Stored items from a collection
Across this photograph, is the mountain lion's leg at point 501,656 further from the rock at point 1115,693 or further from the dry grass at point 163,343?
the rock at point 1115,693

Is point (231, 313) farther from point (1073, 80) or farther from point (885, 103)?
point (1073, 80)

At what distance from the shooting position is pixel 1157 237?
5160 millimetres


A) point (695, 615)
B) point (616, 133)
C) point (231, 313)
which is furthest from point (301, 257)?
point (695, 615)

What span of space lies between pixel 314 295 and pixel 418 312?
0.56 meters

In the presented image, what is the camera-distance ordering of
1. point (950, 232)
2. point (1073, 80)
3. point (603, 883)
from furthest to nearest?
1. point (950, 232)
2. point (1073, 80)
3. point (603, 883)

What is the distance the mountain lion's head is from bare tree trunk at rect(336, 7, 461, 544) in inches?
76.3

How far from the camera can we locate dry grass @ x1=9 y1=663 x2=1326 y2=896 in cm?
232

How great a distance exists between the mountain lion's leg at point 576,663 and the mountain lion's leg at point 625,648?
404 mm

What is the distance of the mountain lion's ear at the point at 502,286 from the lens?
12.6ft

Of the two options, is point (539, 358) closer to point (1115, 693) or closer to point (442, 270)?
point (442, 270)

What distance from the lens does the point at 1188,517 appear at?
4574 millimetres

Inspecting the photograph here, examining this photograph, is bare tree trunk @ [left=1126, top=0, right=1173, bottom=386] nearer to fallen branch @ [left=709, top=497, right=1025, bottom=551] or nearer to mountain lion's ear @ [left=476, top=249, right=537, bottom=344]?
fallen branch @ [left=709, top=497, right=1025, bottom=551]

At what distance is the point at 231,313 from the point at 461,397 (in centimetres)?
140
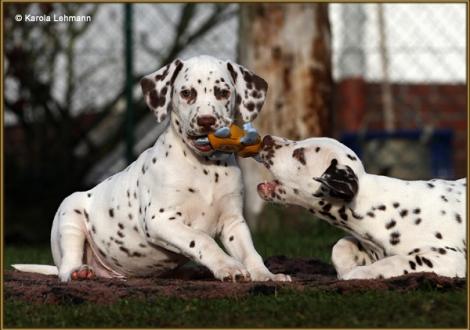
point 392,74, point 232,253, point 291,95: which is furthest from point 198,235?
point 392,74

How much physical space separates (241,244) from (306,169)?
643 millimetres

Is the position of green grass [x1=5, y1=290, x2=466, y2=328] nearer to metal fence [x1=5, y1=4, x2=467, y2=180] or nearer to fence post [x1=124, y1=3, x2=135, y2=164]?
fence post [x1=124, y1=3, x2=135, y2=164]

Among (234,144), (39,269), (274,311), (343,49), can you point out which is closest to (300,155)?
(234,144)

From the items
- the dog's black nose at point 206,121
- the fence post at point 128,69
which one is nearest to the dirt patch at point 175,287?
the dog's black nose at point 206,121

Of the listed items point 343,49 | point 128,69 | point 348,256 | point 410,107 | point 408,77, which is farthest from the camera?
point 410,107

* _Given request_
Leave the pictures out and print the records above exactly as they stand.

* _The output_
Across this photograph, is the mountain lion's leg at point 501,656 further from the rock at point 1115,693 or further from the dry grass at point 163,343?
the rock at point 1115,693

Is point (231, 313) farther from point (1073, 80) or farther from point (885, 103)?
point (1073, 80)

At what distance from the shooting position is pixel 1157 237?
5160 millimetres


A) point (695, 615)
B) point (616, 133)
C) point (231, 313)
which is furthest from point (301, 257)?
point (695, 615)

What span of space lies between pixel 314 295 and pixel 418 312?
0.56 meters

In the presented image, what is the camera-distance ordering of
1. point (950, 232)
2. point (1073, 80)
3. point (603, 883)
from furthest to nearest?
1. point (950, 232)
2. point (1073, 80)
3. point (603, 883)

What is the distance the mountain lion's head is from bare tree trunk at rect(336, 7, 461, 544) in inches?
76.3

How far from the camera can we locate dry grass @ x1=9 y1=663 x2=1326 y2=896 in cm?
232

How great a distance exists between the mountain lion's leg at point 576,663 and the mountain lion's leg at point 625,648?
404 mm

What is the distance of the mountain lion's ear at the point at 502,286 from the lens?
12.6ft

Of the two options, is point (539, 358) closer to point (1115, 693) or closer to point (442, 270)?
point (442, 270)

What distance from the lens does the point at 1188,517 appear at?
4574 millimetres

Inspecting the photograph here, examining this photograph, is bare tree trunk @ [left=1126, top=0, right=1173, bottom=386] nearer to fallen branch @ [left=709, top=497, right=1025, bottom=551] or nearer to mountain lion's ear @ [left=476, top=249, right=537, bottom=344]?
fallen branch @ [left=709, top=497, right=1025, bottom=551]

At what distance is the point at 231,313 from the point at 461,397 (in centimetres)?
140
point 392,74, point 232,253, point 291,95: which is furthest from point 198,235?
point 392,74

How much physical space separates (241,244) from (306,169)?
643 millimetres

Is the position of green grass [x1=5, y1=290, x2=466, y2=328] nearer to metal fence [x1=5, y1=4, x2=467, y2=180] or nearer to fence post [x1=124, y1=3, x2=135, y2=164]?
fence post [x1=124, y1=3, x2=135, y2=164]

Among (234,144), (39,269), (274,311), (343,49), can you point out which is closest to (300,155)?
(234,144)

From the items
- the dog's black nose at point 206,121
- the fence post at point 128,69
which one is nearest to the dirt patch at point 175,287?
the dog's black nose at point 206,121

Of the listed items point 343,49 | point 128,69 | point 348,256 | point 410,107 | point 408,77, which is farthest from the camera?
point 410,107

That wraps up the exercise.